'''
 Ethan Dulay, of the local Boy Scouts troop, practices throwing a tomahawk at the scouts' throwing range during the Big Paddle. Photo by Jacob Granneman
'''
'''
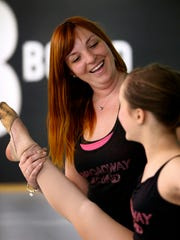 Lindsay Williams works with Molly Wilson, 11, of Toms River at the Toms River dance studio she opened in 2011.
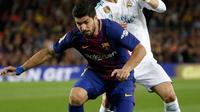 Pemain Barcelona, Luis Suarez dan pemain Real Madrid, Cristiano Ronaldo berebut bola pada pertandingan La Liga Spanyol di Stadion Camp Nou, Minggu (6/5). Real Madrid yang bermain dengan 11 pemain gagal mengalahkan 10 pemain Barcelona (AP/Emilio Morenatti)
'''
'''
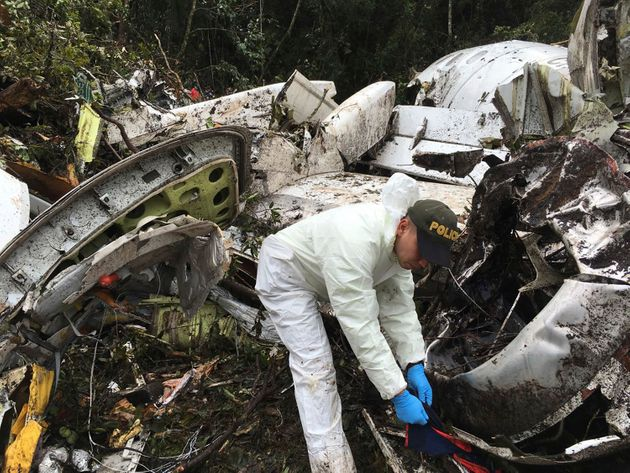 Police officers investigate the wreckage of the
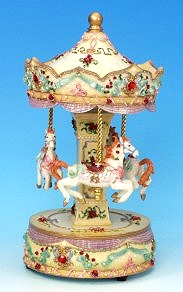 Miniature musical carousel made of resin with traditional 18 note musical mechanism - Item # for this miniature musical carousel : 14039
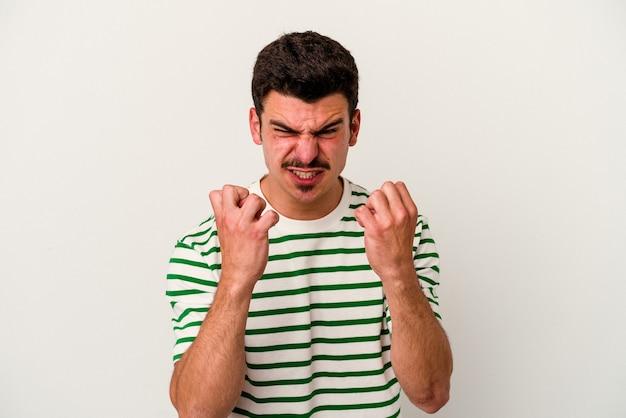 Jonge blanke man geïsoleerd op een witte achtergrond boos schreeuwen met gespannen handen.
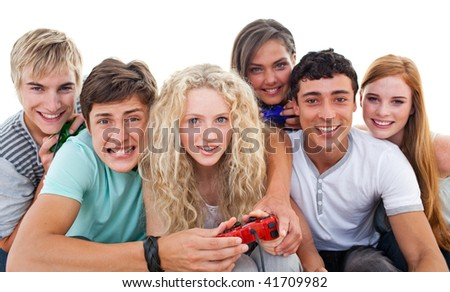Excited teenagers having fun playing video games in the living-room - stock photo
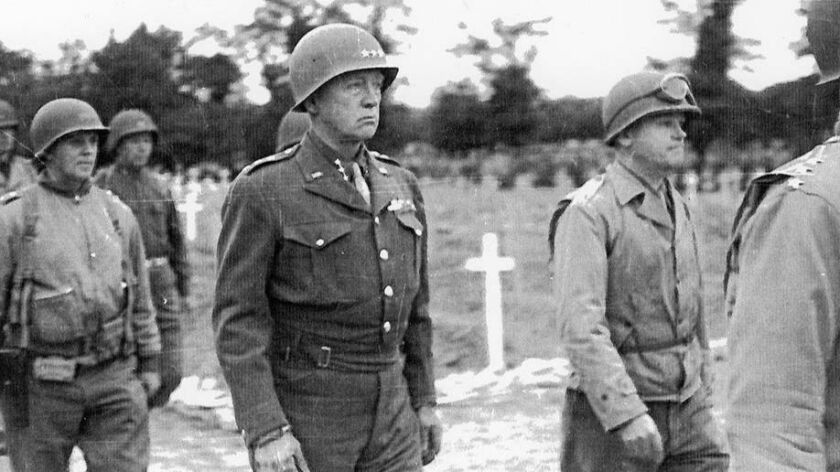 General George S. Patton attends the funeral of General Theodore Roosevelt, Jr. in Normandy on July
'''
◆ Exercise
From the data above, return only the lines starting at the line that holds "Excited teenagers having" and ending at the line that holds "General George S.", word for word and without pictures.

◆ Task answer
Excited teenagers having fun playing video games in the living-room - stock photo
 General George S. Patton attends the funeral of General Theodore Roosevelt, Jr. in Normandy on July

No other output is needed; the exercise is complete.